- Stated problem 1 -
Write out the passage of the column on Scott Brown's memoir below, starting at "Governor Deval Patrick" and ending at "with their lives.".
- Stated problem 2 -
Answer these from the column on Scott Brown's memoir below:
(a) How did Governor Deval Patrick describe Brown's candor about the abuse?
(b) What counsel does the memoir offer battered women?
(c) Who molested Brown as a boy?

##### Text provided #####

Campaign Confidential

Senator Scott Brown's painful disclosure that he was abused as a child has resulted in a national outpouring of sympathy and support. It's too bad he's more interested in using his story to help himself get reelected than to help those who are suffering the way he once did.

Illustration by Louisa Bertman

Illustration by Louisa Bertman

Governor Deval Patrick has described Senator Scott Brown’s candor about the beatings and molestation he suffered as a boy as “very brave.” Senator John Kerry has said Brown’s revelations in his new memoir, Against All Odds, could help those who have endured similar abuse as children.

[sidebar]Of course, Patrick and Kerry were at something of a disadvantage when they offered their fervent reviews, not having actually read the book. But buyer beware: Brown’s memoir might be a voyeur’s delight, but it has no wisdom to impart. No counsel to offer battered women besides making better choices. No guidance to offer children trapped in violent households besides toughing it out. No example to offer sexual abuse victims besides getting on with their lives.

Make no mistake: There can be only compassion for a boy abandoned by his father, kicked around by brutish stepdads, shipped out to resentful relatives by a beleaguered mother, set upon by neighborhood bullies, and molested by a camp counselor. But the bromides Brown peddles as the lessons to be learned—self-reliance and human resilience—undermine the hard-won recognition that violence and sexual abuse are not private traumas to be overcome by force of will; they are pressing public health emergencies that demand a communal (dare I say governmental?) response.

##### Given entries #####

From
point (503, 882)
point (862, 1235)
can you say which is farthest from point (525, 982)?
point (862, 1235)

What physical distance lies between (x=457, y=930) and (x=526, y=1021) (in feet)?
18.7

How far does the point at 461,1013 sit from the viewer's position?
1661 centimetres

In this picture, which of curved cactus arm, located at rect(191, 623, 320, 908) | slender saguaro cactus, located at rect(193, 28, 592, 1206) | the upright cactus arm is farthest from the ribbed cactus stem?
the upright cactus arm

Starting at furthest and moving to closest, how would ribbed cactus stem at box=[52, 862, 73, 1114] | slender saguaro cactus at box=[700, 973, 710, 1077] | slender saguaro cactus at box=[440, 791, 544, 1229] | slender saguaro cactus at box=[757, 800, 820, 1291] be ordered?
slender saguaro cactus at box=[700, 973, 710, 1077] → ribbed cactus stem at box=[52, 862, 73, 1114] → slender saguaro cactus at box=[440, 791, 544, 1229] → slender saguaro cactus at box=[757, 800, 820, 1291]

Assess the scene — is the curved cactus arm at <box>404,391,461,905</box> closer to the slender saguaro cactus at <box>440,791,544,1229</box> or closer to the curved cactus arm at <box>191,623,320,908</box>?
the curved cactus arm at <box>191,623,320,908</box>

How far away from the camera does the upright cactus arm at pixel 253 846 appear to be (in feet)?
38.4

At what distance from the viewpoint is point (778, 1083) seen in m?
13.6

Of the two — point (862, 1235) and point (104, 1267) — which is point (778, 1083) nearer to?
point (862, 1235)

#####

- Full response 1 -
Governor Deval Patrick has described Senator Scott Brown’s candor about the beatings and molestation he suffered as a boy as “very brave.” Senator John Kerry has said Brown’s revelations in his new memoir, Against All Odds, could help those who have endured similar abuse as children.

[sidebar]Of course, Patrick and Kerry were at something of a disadvantage when they offered their fervent reviews, not having actually read the book. But buyer beware: Brown’s memoir might be a voyeur’s delight, but it has no wisdom to impart. No counsel to offer battered women besides making better choices. No guidance to offer children trapped in violent households besides toughing it out. No example to offer sexual abuse victims besides getting on with their lives.

- Full response 2 -
(a) As "very brave."
(b) Making better choices.
(c) A camp counselor.